Four men seized Jamal Amer, editor of the weekly Al-Wasat, as he returned home from his office at 5:30 a.m. on Tuesday. Amer told CPJ that the men bundled him into a waiting car, blindfolded and bound him, and, after changing cars, drove him to a desolate area outside of the city. Amer said the men beat him with their fists and accused him of getting funding from the U.S. and Kuwaiti embassies, Amer said. One of the men warned him about defaming unspecified "officials."
Amer said he was released about four hours later. In a particularly disturbing observation, Amer said he believes the initial car belonged to the Yemeni Republican Guard, based on the numeric configuration of its license plate, "11121/2."
Yemeni journalists told CPJ that Amer's newspaper has been a harsh critic of your government and frequently publishes stories about corruption and government misconduct. Recent articles have addressed government nepotism and authorities' response to rioting last month.
The attack against Amer is the latest in a string of thefts, threats, and violent attacks against journalists in your country over the past year. This morning, burglars broke into the Sanaa office of The Associated Press and stole computers, a fax machine, and a camera. Last month, police assaulted and arrested several journalists covering the riots that followed the government's decision to halt fuel subsidies. In July, Haji al-Jehafi, editor of the weekly newspaper Al-Nahar, was wounded when he opened a letter bomb addressed to him. Al-Jehafi said he had received threats from "an influential social figure after criticizing his practices with the ordinary citizens of his area," a local newspaper reported.
This year, while speaking to the Sanaa Inter-Governmental Regional Conference on Democracy, Human Rights and the Role of the ICC, you said: "Human rights are tightly connected to democracy and the state of law and order. ... We should remove anything that contradicts them and stand against all forms of discrimination, oppression, and exploitation for the human being and his rights."
Unpunished attacks on journalists have a debilitating effect on the rule of law, human rights, and freedom of expression.

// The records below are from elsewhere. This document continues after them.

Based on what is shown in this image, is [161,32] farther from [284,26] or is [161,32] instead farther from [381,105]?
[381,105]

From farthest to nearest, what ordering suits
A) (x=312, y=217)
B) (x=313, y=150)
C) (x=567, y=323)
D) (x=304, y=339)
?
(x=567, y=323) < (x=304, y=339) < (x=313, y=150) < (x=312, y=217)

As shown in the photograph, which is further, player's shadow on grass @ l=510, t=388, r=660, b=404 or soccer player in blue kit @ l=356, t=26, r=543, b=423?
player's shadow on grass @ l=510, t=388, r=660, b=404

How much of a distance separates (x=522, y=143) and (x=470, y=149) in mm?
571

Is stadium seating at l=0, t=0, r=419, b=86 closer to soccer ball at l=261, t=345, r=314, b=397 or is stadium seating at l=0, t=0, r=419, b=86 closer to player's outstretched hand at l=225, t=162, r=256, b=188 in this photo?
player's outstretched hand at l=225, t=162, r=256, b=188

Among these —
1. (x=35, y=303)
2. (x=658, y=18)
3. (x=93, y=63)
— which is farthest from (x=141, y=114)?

The possibility that government agents may have been involved in some of these attacks, including this week's assault on Jamal Amer, demands decisive action on the part of the Yemeni government.
We urgently call on you to take all necessary steps to ensure that Yemeni law enforcement officials bring to justice those responsible for the vicious attack against Jamal Amer and other journalists targeted in recent months. The failure to do so would send a message that the Yemeni government tolerates such attacks.
Thank you for your attention to this serious matter. We look forward to your reply.